Lucky Caller(50)



I smiled and she dropped the pose, went and flopped down on her bed and picked up her phone.

“Sorry about Dad,” I said.

She shrugged. “He’s missing your thing too, right?”

“Yeah, well … That’s not important.”

“It’s important to you.”

“Nah.”

Sidney looked up at me for a moment. “You don’t have to do that.”

“Do what?”

Her gaze dropped back down to her phone. “You know what.”

It was quiet. “Yeah, okay,” I said, and then I held my arms up and did jazz hands. “What do you think?”

“Mediocre at best.”

“Hey!”

“Okay, let’s say room for improvement.”

“I’ll take it.”





45.


I WAS SITTING AT LUNCH the next day when my phone buzzed. Twenty-two tickets so far today and counting. The group chat had been going off periodically—updates on the ticket sales from Sasha, exclamations of concern from Joydeep. Jamie was trying to downplay everything. I didn’t respond to any of it. I didn’t know what to say.

I assumed it was another text from one of them, but when I checked, it was from Alexis. Question, was all it said. I would have to wait a moment for the follow-up—a typical Alexis texting convention. She liked building suspense, I think.

As I watched the text bubble, I thought of the eighth-grade field trip—the ill-fated visit to the IMA. Alexis had slid into the seat next to me on the bus ride back to school, after the kiss, the fallout.

“So?” she had asked, leaning into me. “Did it work? Are you guys together now?”

“Are you serious?”

She blinked at me. “We saw you kiss.”

But not the part afterward. I just shook my head and stared out the window. “That was stupid. It was a stupid idea. I never should’ve…” The passing streets grew blurry. I blinked against it.

Alexis was quiet for a moment, and then said, “I only picked him because you like him, and he likes you. It’s super obvious.”

“He’s mad it was for the game,” I said, voice thick, but that wasn’t even accurate by half. Mad wasn’t right. Hurt. He was hurt. Because of me. I did that.

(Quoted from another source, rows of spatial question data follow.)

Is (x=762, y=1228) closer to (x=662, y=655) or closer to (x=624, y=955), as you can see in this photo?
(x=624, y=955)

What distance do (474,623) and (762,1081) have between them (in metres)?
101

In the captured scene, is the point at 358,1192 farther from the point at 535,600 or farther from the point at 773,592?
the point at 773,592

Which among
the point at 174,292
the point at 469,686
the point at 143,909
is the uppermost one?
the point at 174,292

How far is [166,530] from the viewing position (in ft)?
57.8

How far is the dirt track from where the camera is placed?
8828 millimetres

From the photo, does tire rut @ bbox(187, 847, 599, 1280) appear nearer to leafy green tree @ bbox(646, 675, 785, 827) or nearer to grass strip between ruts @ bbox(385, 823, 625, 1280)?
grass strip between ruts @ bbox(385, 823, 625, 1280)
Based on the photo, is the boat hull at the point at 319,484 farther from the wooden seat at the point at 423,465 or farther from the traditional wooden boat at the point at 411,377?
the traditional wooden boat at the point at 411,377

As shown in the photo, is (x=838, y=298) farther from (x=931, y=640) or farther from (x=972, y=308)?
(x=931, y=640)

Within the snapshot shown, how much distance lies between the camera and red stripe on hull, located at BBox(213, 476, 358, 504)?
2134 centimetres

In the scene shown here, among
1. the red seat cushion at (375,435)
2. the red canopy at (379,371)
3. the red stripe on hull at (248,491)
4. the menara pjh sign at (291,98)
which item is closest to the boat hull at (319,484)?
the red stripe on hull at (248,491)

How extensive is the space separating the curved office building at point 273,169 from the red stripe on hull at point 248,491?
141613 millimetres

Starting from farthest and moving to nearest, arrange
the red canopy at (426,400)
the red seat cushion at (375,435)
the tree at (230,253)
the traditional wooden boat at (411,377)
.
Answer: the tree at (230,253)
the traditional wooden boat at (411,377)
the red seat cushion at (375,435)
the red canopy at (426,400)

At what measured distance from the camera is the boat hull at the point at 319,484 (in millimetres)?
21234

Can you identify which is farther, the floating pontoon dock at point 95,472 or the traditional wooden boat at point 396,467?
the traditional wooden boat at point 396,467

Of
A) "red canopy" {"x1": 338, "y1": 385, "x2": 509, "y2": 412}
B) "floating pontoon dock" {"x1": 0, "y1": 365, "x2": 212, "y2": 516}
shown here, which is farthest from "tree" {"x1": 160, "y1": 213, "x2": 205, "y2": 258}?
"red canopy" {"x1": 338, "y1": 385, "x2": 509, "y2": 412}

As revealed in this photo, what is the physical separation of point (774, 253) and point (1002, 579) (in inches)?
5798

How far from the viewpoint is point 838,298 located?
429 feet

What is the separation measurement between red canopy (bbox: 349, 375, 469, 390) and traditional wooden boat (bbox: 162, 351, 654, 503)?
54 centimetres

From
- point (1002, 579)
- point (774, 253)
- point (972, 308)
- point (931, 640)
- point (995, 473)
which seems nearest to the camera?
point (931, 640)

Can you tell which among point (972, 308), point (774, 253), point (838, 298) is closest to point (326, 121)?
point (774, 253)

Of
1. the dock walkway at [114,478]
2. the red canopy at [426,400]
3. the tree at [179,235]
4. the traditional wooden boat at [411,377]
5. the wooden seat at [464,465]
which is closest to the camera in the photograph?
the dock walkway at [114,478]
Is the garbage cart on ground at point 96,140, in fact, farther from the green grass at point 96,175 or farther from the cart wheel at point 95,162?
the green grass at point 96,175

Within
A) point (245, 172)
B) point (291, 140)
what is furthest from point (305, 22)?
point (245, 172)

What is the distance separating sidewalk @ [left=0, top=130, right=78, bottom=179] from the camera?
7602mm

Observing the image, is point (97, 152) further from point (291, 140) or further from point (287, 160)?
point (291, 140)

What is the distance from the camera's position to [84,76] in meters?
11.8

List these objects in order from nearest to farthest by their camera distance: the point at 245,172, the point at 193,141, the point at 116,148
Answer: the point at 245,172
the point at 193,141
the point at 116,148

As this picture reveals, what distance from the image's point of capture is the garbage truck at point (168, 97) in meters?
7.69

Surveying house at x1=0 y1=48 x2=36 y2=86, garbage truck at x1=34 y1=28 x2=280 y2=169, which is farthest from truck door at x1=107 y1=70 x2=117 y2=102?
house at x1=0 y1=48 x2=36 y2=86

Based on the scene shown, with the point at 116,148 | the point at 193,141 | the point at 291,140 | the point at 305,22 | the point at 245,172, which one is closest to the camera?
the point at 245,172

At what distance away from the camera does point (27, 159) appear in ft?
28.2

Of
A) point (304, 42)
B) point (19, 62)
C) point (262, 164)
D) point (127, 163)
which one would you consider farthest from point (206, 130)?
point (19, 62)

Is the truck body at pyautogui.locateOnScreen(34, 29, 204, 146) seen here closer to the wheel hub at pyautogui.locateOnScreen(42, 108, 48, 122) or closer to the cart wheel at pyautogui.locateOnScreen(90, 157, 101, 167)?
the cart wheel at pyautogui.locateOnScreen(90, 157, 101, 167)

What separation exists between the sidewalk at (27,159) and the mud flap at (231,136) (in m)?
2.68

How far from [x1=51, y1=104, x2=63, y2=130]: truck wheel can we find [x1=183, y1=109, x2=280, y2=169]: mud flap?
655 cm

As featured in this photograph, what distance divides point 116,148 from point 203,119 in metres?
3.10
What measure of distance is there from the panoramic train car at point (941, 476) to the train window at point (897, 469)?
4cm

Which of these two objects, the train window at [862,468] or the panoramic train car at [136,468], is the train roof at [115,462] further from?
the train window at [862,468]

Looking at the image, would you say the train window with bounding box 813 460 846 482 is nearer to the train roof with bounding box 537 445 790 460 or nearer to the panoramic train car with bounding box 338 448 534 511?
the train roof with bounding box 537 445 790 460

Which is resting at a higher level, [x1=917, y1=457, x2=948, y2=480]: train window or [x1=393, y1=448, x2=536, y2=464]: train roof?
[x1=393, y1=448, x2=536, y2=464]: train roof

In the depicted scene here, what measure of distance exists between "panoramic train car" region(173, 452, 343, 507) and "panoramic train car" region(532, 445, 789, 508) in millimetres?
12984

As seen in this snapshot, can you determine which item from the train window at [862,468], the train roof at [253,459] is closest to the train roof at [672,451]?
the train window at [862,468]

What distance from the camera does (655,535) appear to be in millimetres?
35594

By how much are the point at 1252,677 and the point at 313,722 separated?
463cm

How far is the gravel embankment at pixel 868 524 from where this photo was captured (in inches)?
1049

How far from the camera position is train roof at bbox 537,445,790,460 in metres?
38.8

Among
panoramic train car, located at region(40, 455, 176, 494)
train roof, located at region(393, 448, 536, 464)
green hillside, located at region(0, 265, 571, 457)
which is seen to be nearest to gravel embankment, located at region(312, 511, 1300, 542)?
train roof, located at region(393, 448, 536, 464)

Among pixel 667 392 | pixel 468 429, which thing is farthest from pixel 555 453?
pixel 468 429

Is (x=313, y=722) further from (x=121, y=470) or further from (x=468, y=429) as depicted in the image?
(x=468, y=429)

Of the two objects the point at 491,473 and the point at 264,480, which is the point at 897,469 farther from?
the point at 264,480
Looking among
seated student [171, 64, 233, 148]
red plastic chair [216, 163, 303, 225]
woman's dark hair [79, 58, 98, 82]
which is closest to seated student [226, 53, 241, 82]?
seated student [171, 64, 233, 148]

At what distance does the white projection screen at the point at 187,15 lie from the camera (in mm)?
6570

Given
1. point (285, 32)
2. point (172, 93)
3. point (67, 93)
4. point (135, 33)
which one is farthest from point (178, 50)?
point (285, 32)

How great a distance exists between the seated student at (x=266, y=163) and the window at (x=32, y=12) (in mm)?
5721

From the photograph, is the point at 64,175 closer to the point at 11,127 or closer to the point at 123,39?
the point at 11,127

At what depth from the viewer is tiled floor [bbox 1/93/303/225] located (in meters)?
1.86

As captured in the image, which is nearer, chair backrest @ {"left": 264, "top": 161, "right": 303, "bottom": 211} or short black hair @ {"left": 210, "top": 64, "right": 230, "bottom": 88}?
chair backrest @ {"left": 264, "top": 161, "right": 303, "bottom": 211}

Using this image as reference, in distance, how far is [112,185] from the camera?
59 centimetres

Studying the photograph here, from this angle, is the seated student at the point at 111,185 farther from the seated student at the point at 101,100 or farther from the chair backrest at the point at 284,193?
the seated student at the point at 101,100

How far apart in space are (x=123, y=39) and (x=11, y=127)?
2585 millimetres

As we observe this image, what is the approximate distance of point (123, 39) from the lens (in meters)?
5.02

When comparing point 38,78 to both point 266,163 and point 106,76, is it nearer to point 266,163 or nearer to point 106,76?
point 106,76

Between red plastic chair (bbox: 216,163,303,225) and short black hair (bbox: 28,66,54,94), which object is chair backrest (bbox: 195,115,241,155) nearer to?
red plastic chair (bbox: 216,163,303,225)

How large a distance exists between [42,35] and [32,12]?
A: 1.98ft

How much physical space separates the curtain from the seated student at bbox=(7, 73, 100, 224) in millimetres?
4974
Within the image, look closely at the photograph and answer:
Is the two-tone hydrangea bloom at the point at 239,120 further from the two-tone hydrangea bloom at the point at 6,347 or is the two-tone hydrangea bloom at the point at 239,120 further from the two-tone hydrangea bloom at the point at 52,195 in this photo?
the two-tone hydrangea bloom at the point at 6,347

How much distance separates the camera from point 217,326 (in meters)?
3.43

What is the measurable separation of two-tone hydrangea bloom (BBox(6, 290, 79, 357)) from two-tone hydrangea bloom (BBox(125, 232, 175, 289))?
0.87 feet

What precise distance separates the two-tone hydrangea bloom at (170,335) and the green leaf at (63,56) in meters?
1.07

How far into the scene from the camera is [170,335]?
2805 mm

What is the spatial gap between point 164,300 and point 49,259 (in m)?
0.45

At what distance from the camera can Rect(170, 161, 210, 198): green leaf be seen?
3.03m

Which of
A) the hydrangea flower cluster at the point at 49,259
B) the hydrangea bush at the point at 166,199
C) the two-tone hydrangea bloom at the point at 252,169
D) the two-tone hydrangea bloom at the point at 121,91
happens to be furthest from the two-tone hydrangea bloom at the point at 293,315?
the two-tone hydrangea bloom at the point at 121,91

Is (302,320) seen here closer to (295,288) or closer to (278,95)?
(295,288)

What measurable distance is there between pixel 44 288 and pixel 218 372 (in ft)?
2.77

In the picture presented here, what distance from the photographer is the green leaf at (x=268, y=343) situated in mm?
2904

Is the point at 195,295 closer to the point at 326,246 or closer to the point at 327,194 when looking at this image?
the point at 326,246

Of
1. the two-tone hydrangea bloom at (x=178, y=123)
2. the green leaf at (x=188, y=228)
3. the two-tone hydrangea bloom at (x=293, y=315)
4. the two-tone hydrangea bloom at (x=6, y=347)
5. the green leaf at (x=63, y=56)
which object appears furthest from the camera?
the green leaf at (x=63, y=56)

Alexis looked troubled for a moment, but it quickly cleared. “He’ll get over it. It’s nothing.”

“It’s not nothing.”

She huffed a breath, frowned. “I’ll fix it,” she said finally. “I’ll talk to him.”

“Don’t,” I replied. It would only make it worse.

“I didn’t mean to—” I had never heard Alexis sound uncertain before. “I thought I was helping.”

I shook my head. I couldn’t blame her. It was her dumb game, sure, but I was the one who agreed to play it. “Just leave it alone. Forget it.”

She left it alone. But a couple weeks later on the schoolyard after lunch, when one of the girls suggested a round of Kiss Cam, Alexis shot me a look and then said, “I’m over that game. Let’s do something else.”

Our friendship mellowed after that. I think high school was responsible for that a little bit—scattering our friend group across a giant freshman class, lessening Alexis’s pull. She sought me out more than I sought her out. Never in a needy way—it wasn’t in her nature—but the dynamic had definitely changed. That kind of queen bee hero worship thing was gone. Somehow the Kiss Cam incident leveled things out between us.

Right now, I watched as Alexis’s follow-up message popped up my phone:

So is it true some group from your radio class is having Lucas on?

I frowned. What?

Everyone’s been talking about it, she replied. Is it true?

Who’s Lucas?

From TION, she replied. The blond one. Not as hot as Kenji but more accessible than Tristan?

More messages appeared quickly.

He’s the one you want to drink hot cocoa in front of a fire with

In some mountain cabin somewhere

Wearing matching sweaters

While he bones you

ALEXIS, I typed. Who is having them on their show?

That’s what I’m asking you. It’s this huge thing apparently

Dread was growing in the pit of my stomach. Who did you hear this from?

Some girl on the dance team.

Another message followed, the nail in the coffin:

Anyway they’ve been selling tickets for it

And another:

Should I buy one?

I left before finishing my lunch, making up some excuse to the other people at my table and pitching my half-eaten sandwich on my way out of the cafeteria.

Emergency meeting at the gallery, I texted while pushing through the doors.

Right now!

RED ALERT

I almost ran straight into Jamie in the hallway. My phone slipped from my hands, but he managed to grab it.

“Hey,” he said. “What’s up?” A frown. “You okay?”

“We have a problem.”





46.


WE ALL HUDDLED AROUND SASHA’S laptop screen and peered at an image of five faces—one brooding, one smoldering, one smiling shyly, one grinning, and one looking pensive.